So, brewing words were the last words I wrote and, and I suppose like yesterday's hard perked coffee, you can drink over brewed words, but they might be too bitter to swallow, too hot - tongue scalding. Words are like that - hard to swallow at times. Words heard. Words spoken or words thought. I have taught an effective speaking class many times and caution students all too often to be cautious about what they share. Keep your boundaries where you want them. Are you sure you can comfortably share "that" information?
"Oh sure. No problem. I'm over that." That often refers to some trauma experienced, and certainly forgotten. Sorry, trauma tends to lock itself in memory whether we are aware or not. Speaking has a way of tapping into those memories, wherever they are stored, so that we re-member - put back on our screen, in view, and feel it all again. We put the member back. A trauma, an experience, is a part of us, a member of us.
There's something about speaking the words though. Writing words on paper is one thing, but to speak engages our being, and the spoken word has a power all its own. Inevitably, when some students begin to speak their thoughts, these type-written or hand crafted shared marks of code become a powerful catalyst, a catharsis and a student finds him or herself in tears, unable to speak, lips and chin trembling.

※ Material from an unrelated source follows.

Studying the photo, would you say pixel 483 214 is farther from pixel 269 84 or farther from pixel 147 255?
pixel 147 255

"I don't know why I'm crying! I was sure I could do this."
Such cathartic moments caution me to remember that what I speak can't be retrieved. What I say may expose me - the real me - the true me.
So much discourse is expressed with little thought, but by way of habit and defense and parroting, and if I keep speaking, then maybe "they" won't notice who I am. One of my favorite lyrics is from a song by David Sereda, "It's hard to hit a moving target." Always talking, filling space with sound, is like that, a moving target or a smoke screen. Let me keep you so occupied and stimulated or bored with a simmering verbal broth, one that reeks of such vapid, life sucking vanity that you are more focused on escape than engaging in worthwhile conversation or just being present with me.
We have our scripts, scripts learned as we grew up because these scripts provided needs and wants, however inappropriate or toxic such scripts may have been or still are - a constant cacophony of sound to the point that silence is often deemed of little merit and certainly not productive. Silence seems to be the territory of cloistered nuns or men in a hermitage or eccentric people or the socially unschooled. Quiet makes many of us so uncomfortable and we have unspoken (interesting turn of words) rules for how long quiet should last: a silent prayer, conversation in a group, wait time of any sort. There are places where quiet is acceptable: waiting rooms, elevators, lines in fast food restaurants, public bathrooms and we even have rules to maintain the quiet such as looking in the same direction or avoiding eye contact. Once the security of escape is at hand, we may speak.
Lately, I have wondered about my own conversations - usually while I'm having them. Are they actually conversations or is this just a monologue? Does the other person have any interest in what I'm saying or is this person's attention feigned so as to avoid conflict and follow social protocol. What would happen if I didn't say this or that or tell a story or recall an event or complain about the price of farm raised, cage free, no use of hormones or antibiotics, free range, organic chicken?
I'll let you know..............if I decide to say anything about it.